The biosynthesis and transport pathways of plant epidermal wax are a complex network involving the coordinated actions of several genes^[66]. In Arabidopsis, the genes KCS6, GL1, and WSD1 have been reported to be involved in wax synthesis^[20−22]. The CER1 gene has been found to function in wax biosynthesis and enhance the resilience to drought stress in rice^[17]. In addition, research on Arabidopsis has revealed that the ABC transporter, known as DESPERADO, plays a crucial role in transporting cutin and wax to the extracellular matrix^[25]. The ABCG11 of this study is one of ABC transporter family protein genes with a positive function in leaf wax transport^[67]. The involvement of ABC genes associated with wax deposition has also been observed in moss (Physcomitrella patens), corn, and barley (Hordeum spontaneum)^[68−70]. In the current study, the PDR8 is another member of the ABC transporter family^[71]. In rice, the Osmyb60 loss-of-function mutant downregulated the expression of wax metabolic genes, such as OsPDR9, and OsCER1, including OsPDR8 under normal growth conditions, and reduced the total wax content on the leaf surface^[17]. In the present study, it was observed that the transcription levels of wax metabolic genes EoCER1, EoKCS6, EoGL1, EoWSD1, EoABCG11, and EoPDR8 were higher in leaves of 'CG101' than those of 'CG021' (Fig. 6), contributing to the greater accumulation of the cuticular wax in the drought-tolerant 'CG101' than the drought-sensitive 'CG021' in centipedegrass under drought stress.

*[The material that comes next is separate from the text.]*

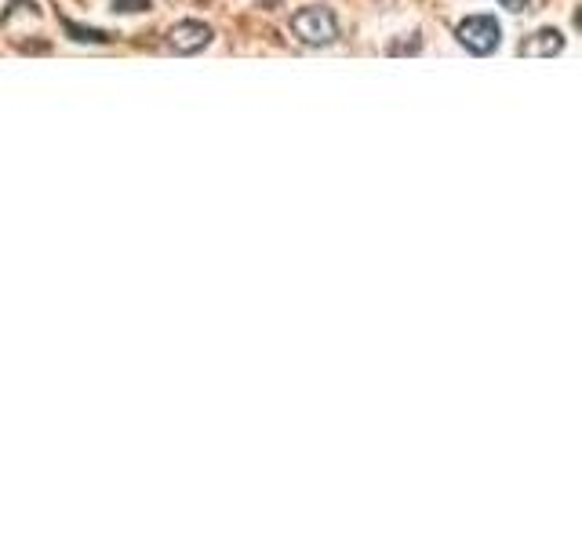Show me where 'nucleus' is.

In the present study, drought stress led to a reduction in leaf water in both the drought-tolerant 'CG101' and the drought-sensitive 'CG021' of centipedegrass. However, 'CG101' exhibited strong water retention capacity as indicated by lower RWL and higher RWC than 'CG021'. The enhanced water retention in 'CG101' was associated with the cuticular wax content and composition. The greater content of cuticular wax in 'CG101' was mainly attributed to the higher expression level of wax metabolic genes, including EoCER1, EoKCS6, EoGL1, EoWSD1, EoABCG11, and EoPDR8. The increased cuticular wax composition was related to alkenes, alcohols, alkanes, and fatty acids in leaves of 'CG101'. Further study will focus on the function analysis of candidate genes involved in wax metabolic pathways through transgenic approaches to clarify the underlying molecular mechanisms.